Il caso

Il “Pinino” della scuola di Graglia distrutto dai vandali

Danneggiato l'albero piantato dai bambini dell'istituto comprensivo di Mongrando con i Carabinieri forestali.

Il “Pinino” della scuola di Graglia distrutto dai vandali
A quasi due anni dalla sua piantumazione, il “Pinino” della scuola dell’infanzia di Graglia è stato trovato gravemente danneggiato. I rami spezzati e strappati sono segni evidenti di un gesto che ha suscitato amarezza e indignazione tra insegnanti, bambini e famiglie coinvolte nel progetto educativo legato all’albero. La notizia è emersa nei giorni scorsi grazie a un post pubblicato dalle maestre della Scuola dell’Infanzia di Graglia sui social network. «Il nostro “Pinino” non merita questo. Un appello al rispetto e alla cura», hanno scritto le insegnanti, accompagnando il messaggio con una fotografia dell’abete danneggiato e definendo quanto accaduto «non solo un atto vandalico o di incuria», ma «uno schiaffo al grandissimo lavoro, all’impegno e alla collaborazione che ha coinvolto bambini, famiglie e l’intera comunità».
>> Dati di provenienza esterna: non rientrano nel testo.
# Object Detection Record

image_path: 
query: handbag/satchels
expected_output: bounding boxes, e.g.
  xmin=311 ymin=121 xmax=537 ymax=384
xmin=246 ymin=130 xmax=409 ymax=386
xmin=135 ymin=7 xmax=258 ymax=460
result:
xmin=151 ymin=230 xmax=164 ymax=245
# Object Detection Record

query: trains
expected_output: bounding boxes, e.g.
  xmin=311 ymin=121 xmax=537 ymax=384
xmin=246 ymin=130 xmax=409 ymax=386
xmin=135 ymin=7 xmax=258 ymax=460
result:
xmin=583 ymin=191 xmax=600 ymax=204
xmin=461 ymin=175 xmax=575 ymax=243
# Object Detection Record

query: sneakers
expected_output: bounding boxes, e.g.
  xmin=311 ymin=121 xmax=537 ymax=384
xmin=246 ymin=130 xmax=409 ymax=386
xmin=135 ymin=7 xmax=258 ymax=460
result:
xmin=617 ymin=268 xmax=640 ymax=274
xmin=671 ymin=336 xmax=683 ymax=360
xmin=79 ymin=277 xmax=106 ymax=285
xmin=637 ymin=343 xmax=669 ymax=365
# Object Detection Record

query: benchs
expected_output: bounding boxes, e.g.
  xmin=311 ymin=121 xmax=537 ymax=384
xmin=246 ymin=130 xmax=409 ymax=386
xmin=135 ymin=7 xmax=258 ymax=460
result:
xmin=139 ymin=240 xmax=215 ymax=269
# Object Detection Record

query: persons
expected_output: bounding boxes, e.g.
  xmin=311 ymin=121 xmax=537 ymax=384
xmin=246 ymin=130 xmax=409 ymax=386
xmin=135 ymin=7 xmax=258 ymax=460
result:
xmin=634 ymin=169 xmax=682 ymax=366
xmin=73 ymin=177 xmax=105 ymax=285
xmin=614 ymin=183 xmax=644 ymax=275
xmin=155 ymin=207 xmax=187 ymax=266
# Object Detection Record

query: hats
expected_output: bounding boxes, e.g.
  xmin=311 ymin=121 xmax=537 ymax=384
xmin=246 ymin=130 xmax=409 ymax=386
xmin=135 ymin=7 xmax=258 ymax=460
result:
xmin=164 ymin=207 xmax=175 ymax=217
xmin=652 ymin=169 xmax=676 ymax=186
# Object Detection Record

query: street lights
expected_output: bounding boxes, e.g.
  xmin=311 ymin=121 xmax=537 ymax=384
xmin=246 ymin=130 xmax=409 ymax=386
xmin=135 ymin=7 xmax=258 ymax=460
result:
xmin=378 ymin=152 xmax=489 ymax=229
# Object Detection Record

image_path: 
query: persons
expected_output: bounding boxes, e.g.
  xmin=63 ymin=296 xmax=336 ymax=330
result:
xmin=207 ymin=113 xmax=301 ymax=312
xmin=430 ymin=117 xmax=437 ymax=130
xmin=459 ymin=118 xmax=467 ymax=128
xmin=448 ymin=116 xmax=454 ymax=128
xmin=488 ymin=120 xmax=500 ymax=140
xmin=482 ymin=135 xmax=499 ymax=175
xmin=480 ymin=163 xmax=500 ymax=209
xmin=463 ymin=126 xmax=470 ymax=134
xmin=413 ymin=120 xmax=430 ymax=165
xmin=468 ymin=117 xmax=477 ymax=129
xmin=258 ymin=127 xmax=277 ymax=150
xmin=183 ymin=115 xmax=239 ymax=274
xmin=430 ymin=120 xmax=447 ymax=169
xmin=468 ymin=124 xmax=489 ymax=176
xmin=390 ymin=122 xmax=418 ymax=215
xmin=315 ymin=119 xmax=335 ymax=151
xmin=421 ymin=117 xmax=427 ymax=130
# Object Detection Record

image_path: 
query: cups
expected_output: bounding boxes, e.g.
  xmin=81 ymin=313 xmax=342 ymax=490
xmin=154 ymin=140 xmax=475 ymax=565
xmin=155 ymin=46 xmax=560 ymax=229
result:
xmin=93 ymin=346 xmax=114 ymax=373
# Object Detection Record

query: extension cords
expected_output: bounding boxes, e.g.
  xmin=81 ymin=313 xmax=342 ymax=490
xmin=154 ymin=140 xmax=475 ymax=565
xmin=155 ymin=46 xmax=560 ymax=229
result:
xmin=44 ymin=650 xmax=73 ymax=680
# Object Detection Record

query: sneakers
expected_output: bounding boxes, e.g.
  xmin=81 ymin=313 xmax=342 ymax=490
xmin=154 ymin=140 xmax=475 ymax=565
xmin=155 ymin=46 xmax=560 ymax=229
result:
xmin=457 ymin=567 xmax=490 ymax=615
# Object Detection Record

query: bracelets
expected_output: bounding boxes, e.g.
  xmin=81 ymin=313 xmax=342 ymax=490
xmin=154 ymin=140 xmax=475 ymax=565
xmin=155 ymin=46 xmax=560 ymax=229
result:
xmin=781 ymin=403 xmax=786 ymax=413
Il “Pinino” della scuola di Graglia distrutto dai vandali

L’albero era stato piantato nel giugno del 2023 in frazione Campra, nell’ambito di un progetto realizzato dalla scuola in collaborazione con i Carabinieri forestali. Questa iniziativa è parte di un ampio percorso di educazione ambientale promosso dall’Istituto comprensivo di Mongrando, attivo da anni in attività outdoor, sensibilizzazione ecologica e cura del territorio. Proprio nelle ultime settimane, ad esempio, gli studenti erano stati coinvolti nella pulizia dei sentieri in occasione del Trail della Diga, manifestazione che si è svolta ieri nonostante il maltempo. Passeggiate ecologiche, raccolta dei rifiuti nel bosco e attività a contatto con la natura fanno parte stabilmente del programma educativo dell’istituto.

A scoprire il danno un’ex alunna

Il danno al “Pinino” è stato scoperto da un’ex alunna della scuola, presente alla Fiera Primaverile di Maggio organizzata dalla Pro loco. La ragazza, che aveva partecipato alla piantumazione dell’albero nel 2023, ha notato i rami spezzati e ha subito avvisato le sue ex insegnanti. La notizia ha colpito profondamente educatori e bambini che avevano contribuito al progetto, trasformando quell’abete in un simbolo concreto di collaborazione, rispetto dell’ambiente e senso di comunità.

Al momento nessuna denuncia, si valuta lo stato di salute della pianta

Attualmente non è stata formalizzata alcuna denuncia, ma l’istituto ha già segnalato l’episodio ai Carabinieri forestali. In parallelo, la scuola ha contattato esperti per valutare se l’abete possa essere salvato oppure se i danni siano irreparabili. Resta l’amarezza per un gesto che, oltre al danno materiale, ha colpito soprattutto il valore simbolico dell’iniziativa. Qualora venga presentata una denuncia formale, potrebbero essere avviati accertamenti per identificare eventuali responsabili dell’atto vandalico.